Sustainable Development Goals

Reduce inequality within and among countries

Progress of goal 10

  • Goal 10 calls for reducing inequalities in income as well as those based on age, sex, disability, race, ethnicity, origin, religion or economic or other status within a country. The Goal also addresses inequalities among countries, including those related to representation, migration and development assistance.
  • Target 10.1 seeks to ensure that income growth among the poorest 40 per cent of the population in every country is more rapid than its national average. This was true in 56 of 94 countries with data available from 2007 to 2012. However, this does not necessarily imply greater prosperity, since nine of those countries experienced negative growth rates over that period.
  • The labour share of GDP, which represents the proportion of wages and social protection transfers in an economy, provides an aggregate measure of primary income inequality. A shift of income away from labour towards capital has contributed to rising inequality. Globally, the labour share of GDP decreased from 57 per cent in 2000 to 55 per cent in 2015, mainly owing to stagnating wages and a decline in employers’ social contributions in developed regions, while the trend was stable or slightly upward in developing regions.
  • Preferential treatment for developing countries and the least developed countries in trade can help reduce inequalities by creating more export opportunities. Major developed country markets already offer duty-free market access to the least developed countries on most of their tariff lines. But even when they do not, as in the case of some agricultural products, the average applied tariff rate is often close to zero per cent. The share of exports from the least developed countries and developing regions that benefitted from duty-free treatment increased from 2000 to 2014, reaching 79 per cent for developing countries and 84 per cent for the least developed countries.
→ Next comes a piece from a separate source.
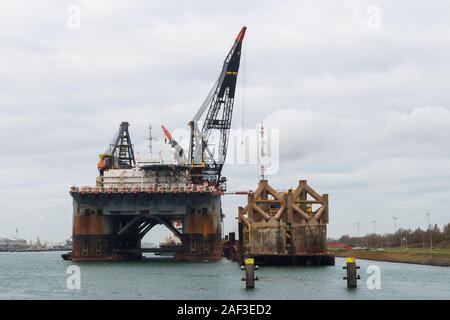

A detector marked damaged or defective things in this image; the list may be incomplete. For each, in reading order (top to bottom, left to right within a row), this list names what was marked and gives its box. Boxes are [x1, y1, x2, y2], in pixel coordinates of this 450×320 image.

rusty barge hull [71, 184, 223, 262]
The comparative advantage of the least developed countries in duty-free access varies depending on the product groups analysed. Almost all agricultural products from the least developed countries (98 per cent) were exempt from duties by developed countries, versus 74 per cent of products from developing countries. Shares of exports exempt from duties diverged even more for textiles and clothing: the rate for both product groups for the least developed countries was around 70 per cent, while for developing countries it was 41 per cent for textiles and 34 per cent for clothing.
  • Official development assistance and financial flows contribute to reducing inequalities within and among countries. In 2014, total resource flows for development to the least developed countries totalled $55.2 billion, and eight donor countries met the target of 0.15 per cent of gross national income (GNI) for ODA to the least developed countries. Preliminary ODA figures for 2015 show that bilateral net ODA to the least developed countries increased by 4 per cent in real terms, compared to 2014.
  • People migrate for many reasons, including better employment opportunities and higher wages. When successful, many migrants send money back to their country of origin to care of family members. Remittances to developing countries have increased slightly, rising to $431.6 billion in 2015, up 0.4 per cent from 2014. In contrast, global remittances (including those to developed countries) were estimated at $582 billion in 2015, a decline of 1.7 per cent from 2014. Even with the global contraction in remittance flows in 2015, the longer term trend is upward. However, the cost of sending money across national borders is significant, averaging 7.5 per cent of the amount remitted in 2015, down from 10 per cent in 2008 but still above the 3 per cent called for in target 10.c.